I had also recorded the passing of an acquaintance, a fellow Otterbein student. Soap opera aficionados from the 70s and 80s might have swooned over him as a romantic hunk on The Guiding Light, Search for Tomorrow, Another World, and General Hospital. I knew him on campus as Marcus Smythe, whom we referred to as “Marc Smythe with a Y.” When I was a freshman residence hall counselor my junior year, a couple of my friends in the men’s dorms served as counselors to the freshman Marc. He was a nice guy, earning his degree in Otterbein’s outstanding theater department. As a young teacher, I frequently mentioned to my own freshmen that I knew this handsome actor on daytime TV. In reply, one young man pointedly inquired: “Yes, Miss Scott, but does he know you?”
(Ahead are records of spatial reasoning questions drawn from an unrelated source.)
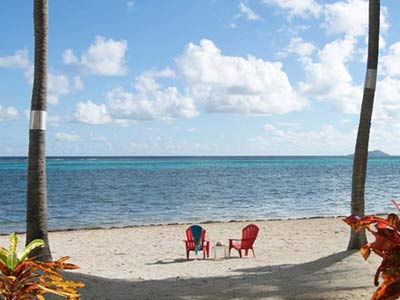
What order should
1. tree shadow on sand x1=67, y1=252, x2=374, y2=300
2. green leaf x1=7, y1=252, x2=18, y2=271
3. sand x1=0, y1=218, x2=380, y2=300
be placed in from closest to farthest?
green leaf x1=7, y1=252, x2=18, y2=271 < tree shadow on sand x1=67, y1=252, x2=374, y2=300 < sand x1=0, y1=218, x2=380, y2=300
Like many others, I am enjoying the fun we are having with Bernie Sanders and his Inauguration Day mittens. With most political news nauseating me on a regular basis, I welcome the lighthearted memes inspiring a certain national whimsy. Bernie has been sighted on the subway, the beach, the moon. There he was with Churchill, Roosevelt, and Stalin at Yalta and flying over Dorothy’s farm in the Kansas tornado. He has appeared on The Price Is Right and the Dating Game. He has been recast as a crocheted figure and one made of Legos. There have been photos of an empty chair and discarded mitten next to a hole in the ice and a polar bear – and also beside a boa constrictor with a bulging midsection. And as Patrick Swayze always says: “Nobody puts Bernie in the corner.” Even “Where’s Waldo?” has been momentarily replaced by “Where’s Bernie?” cartoons. Refreshingly, Senator Sanders reports that any proceeds from the inevitable merchandise bearing his likeness will be donated to Meals on Wheels!

By Shirley Scott

Boomer Blog

Shirley Scott, a 1966 graduate of Graham High School, is a native of Champaign County. After receiving degrees in English and German from Otterbein College, she returned to GHS in 1970 where she taught until retiring in 2010. From 1976-2001 she coordinated the German Exchange Program with the Otto-Hahn-Gymnasium in Springe.